Considering the need to better predict the prognosis of patients with acute decompensations of cirrhosis, the CLIF Consortium proposed the use of two scores: one for patients with ACLF and the other for patients with acute decompensation (AD), but not ACLF[5,6]. Considering the lack of evidence about the performance of these scores outside Europe and taking into account possible differences regarding the epidemiological aspects of liver diseases and the characteristics of health care systems, this study aimed at validating their use in a Brazilian population.
This was a prospective cohort study conducted with a convenience consecutive sample of patients admitted to a tertiary hospital of Porto Alegre, southern Brazil. All participants were adults admitted to the Emergency Department of Nossa Senhora da Conceição Hospital with either acute decompensation of cirrhosis - AD group - or acute-on-chronic liver failure - ACLF group[3]. The AD group was further subdivided in two: (1) patients with AD that did not develop ACLF during hospital stay - hereafter AD group; and (2) patients admitted with AD that did develop ACLF at some point during the same hospitalization - henceforth AD evolving to ACLF group.
The evaluated outcome was transplant-free survival according to the diagnosis of AD or ACLF.
In order to evaluate the capacity of Chronic Liver Failure-Consortium Acute Decompensation (CLIF-C AD)[6] and Chronic Liver Failure-Consortium Acute-on-Chronic Liver Failure (CLIF-C ACLF) scores[5] in predicting death in 28 d and 90 d after the diagnosis, their sensitivity, specificity and positive and negative predictive values were calculated, and receiver operating characteristic (ROC) curves were developed. Several well-established severity scores employed for cirrhosis assessment were used as comparators: Model for End-Stage Liver Disease (MELD), MELD Sodium (MELD-Na), Child-Pugh (CP) score, and the Chronic Liver Failure-Consortium Organ Failure (CLIF-C OF) score[5-9].
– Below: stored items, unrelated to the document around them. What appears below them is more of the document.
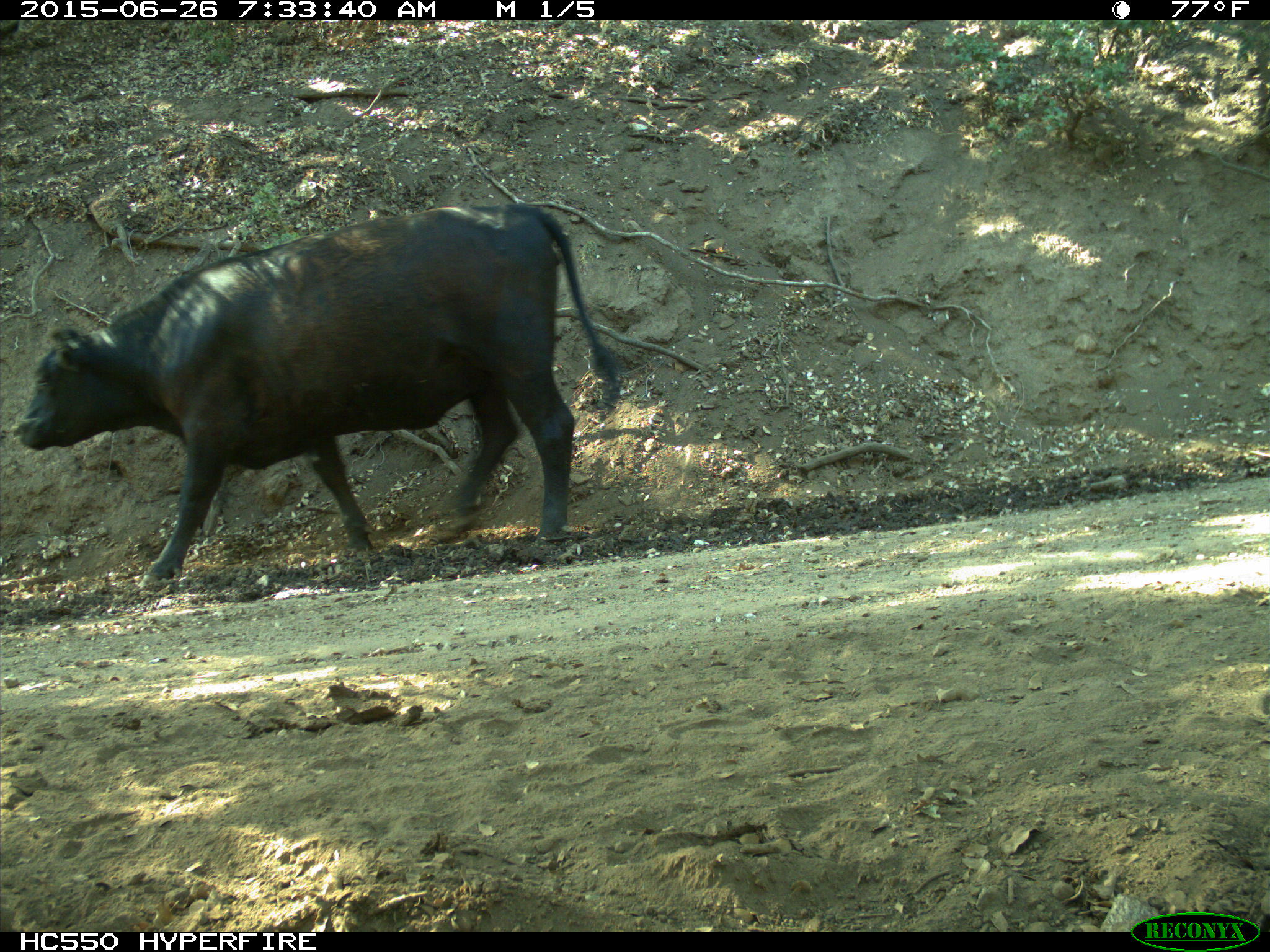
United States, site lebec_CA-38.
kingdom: Animalia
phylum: Chordata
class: Mammalia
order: Artiodactyla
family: Bovidae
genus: Bos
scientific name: Bos taurus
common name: domestic cow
Between January and September 2016, patients over 18 years-old admitted to the Emergency Department were screened by the International Classification of Diseases - 10th revision (ICD-10) codes and deemed eligible if codes K70 to K77 were stated at their hospital admission forms. Participants were cirrhotic patients undergoing a non-elective Emergency Department admission for acute decompensation - i.e., ascites, encephalopathy, gastrointestinal hemorrhage, or bacterial infection according to criteria stated by Moreau et al[3]. Cirrhosis was diagnosed based on histology or on clinical grounds, laboratory tests, imaging and endoscopic findings. Exclusion criteria were (1) elective hospitalization; and (2) non-elective Emergency Department admission for reasons different from acute decompensation of cirrhosis. For patients undergoing more than one hospitalization during the studied period, only data regarding the first admission was considered for analysis. Participants were followed until the end of December 2016.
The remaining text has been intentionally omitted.